(What the task asks): Leaving every image behind, reproduce the records word for word.

(Collected data)
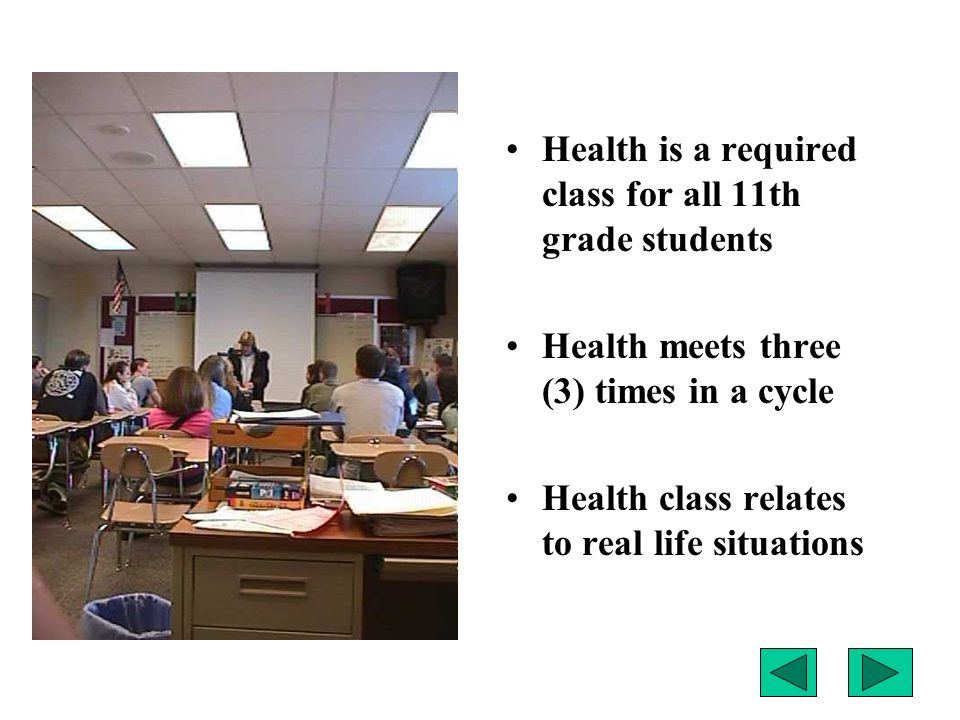 • Health is a required class for all 11th grade students

• Health meets three (3) times in a cycle

• Health class relates to real life situations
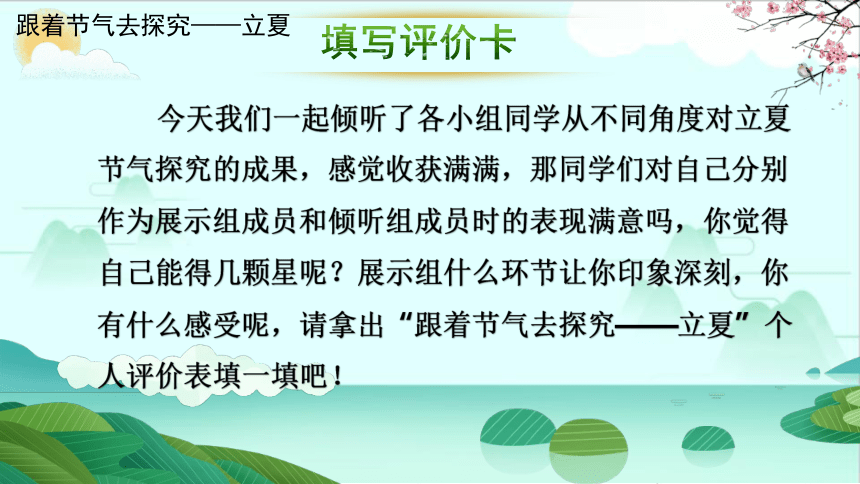 跟着节气去探究——立夏

填写评价卡

今天我们一起倾听了各小组同学从不同角度对立夏节气探究的成果，感觉收获满满，那同学们对自己分别作为展示组成员和倾听组成员时的表现满意吗，你觉得自己能得几颗星呢？展示组什么环节让你印象深刻，你有什么感受呢，请拿出“跟着节气去探究——立夏”个人评价表填一填吧！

(Response to the task):
 • Health is a required class for all 11th grade students

• Health meets three (3) times in a cycle

• Health class relates to real life situations
 跟着节气去探究——立夏

填写评价卡

今天我们一起倾听了各小组同学从不同角度对立夏节气探究的成果，感觉收获满满，那同学们对自己分别作为展示组成员和倾听组成员时的表现满意吗，你觉得自己能得几颗星呢？展示组什么环节让你印象深刻，你有什么感受呢，请拿出“跟着节气去探究——立夏”个人评价表填一填吧！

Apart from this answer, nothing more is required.